Of course you risk offending someone by leaving them out, but in times like these real friends will understand your desire for mini social circles. I have had wonderful varied experiences during the pandemic. Whether it be social distancing 10 feet apart masked with a friend with underlying conditions, or a six feet apart socially distant happy hour for four.
Recently I hosted a super fun Socially Distant Music Festival for 10 in my yard, with music, individual snacks and a dance floor with X’s drawn in chalk to mark dance spaces. Flexibility is key to enjoying the new normal.
My own milestone this summer, 30 years with my partner, was originally going to be a beautiful romantic weekend nestled in the serene beauty of upstate New York, complete with couple's spa treatments and group exercise retreats.
The change of plans stung, but I created a backyard retreat dinner for two, with a live musician and my son as personal waitstaff. It was truly special, a pandemic highlight.
Even Princess Beatrice turned her planned spectacular royal summer wedding into an intimate affair for 20. The Queen of course was in attendance, and all those closest to the bride and groom. We can all take a lesson that true love, or anything deserving of a celebration, does not need a large guest count to be meaningful. While we may need to re-frame original expectations, smaller celebrations, at least for now, are the new norm as our social circles tighten.

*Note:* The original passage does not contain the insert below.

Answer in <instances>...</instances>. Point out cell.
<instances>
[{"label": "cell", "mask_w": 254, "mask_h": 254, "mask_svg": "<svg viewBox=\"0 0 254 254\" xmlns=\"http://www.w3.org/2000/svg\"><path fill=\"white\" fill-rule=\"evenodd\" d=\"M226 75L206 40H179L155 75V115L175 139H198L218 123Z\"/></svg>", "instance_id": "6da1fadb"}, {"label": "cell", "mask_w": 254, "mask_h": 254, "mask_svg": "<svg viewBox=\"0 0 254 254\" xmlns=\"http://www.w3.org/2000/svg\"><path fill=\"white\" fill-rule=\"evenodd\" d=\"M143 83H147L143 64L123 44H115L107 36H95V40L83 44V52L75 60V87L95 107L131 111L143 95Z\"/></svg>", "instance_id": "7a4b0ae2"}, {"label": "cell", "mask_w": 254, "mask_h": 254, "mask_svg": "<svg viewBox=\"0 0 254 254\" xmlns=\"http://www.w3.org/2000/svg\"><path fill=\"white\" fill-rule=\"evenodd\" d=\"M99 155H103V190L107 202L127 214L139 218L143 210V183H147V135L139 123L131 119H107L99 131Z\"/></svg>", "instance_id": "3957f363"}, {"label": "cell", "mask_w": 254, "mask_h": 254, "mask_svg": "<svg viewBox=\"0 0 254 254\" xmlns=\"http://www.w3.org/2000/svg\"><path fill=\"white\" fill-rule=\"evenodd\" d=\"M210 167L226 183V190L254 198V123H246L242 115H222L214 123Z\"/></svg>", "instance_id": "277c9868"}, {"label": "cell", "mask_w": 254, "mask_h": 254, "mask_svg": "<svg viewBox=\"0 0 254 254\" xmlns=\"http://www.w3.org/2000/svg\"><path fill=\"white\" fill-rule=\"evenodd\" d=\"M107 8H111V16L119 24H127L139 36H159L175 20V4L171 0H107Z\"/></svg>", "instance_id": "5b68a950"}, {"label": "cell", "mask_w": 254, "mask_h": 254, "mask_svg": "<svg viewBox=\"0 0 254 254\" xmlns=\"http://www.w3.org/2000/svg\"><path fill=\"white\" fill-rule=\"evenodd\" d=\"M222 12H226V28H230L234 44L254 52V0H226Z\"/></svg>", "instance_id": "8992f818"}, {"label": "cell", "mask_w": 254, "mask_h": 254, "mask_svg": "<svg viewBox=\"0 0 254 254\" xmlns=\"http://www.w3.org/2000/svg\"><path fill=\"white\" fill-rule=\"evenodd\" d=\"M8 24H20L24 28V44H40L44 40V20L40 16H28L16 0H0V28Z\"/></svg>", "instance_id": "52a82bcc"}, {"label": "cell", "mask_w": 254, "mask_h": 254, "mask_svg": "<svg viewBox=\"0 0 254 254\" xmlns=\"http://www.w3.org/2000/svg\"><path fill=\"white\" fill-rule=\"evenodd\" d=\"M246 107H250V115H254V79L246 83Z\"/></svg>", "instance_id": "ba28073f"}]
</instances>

We all long for those pre-COVID days of unrestricted socializing. In the meantime, we can nurture real-life connections with friends. Even small efforts to reach out will undoubtedly reap large rewards.
Empty Nest Take 2 (even if your student will be living at home and studying online this fall) can still mean taking a little time for yourself to cultivate friendships.
Empty Nest Take 2. Sounds like a great theme for my next socially distant girls night. Cheers!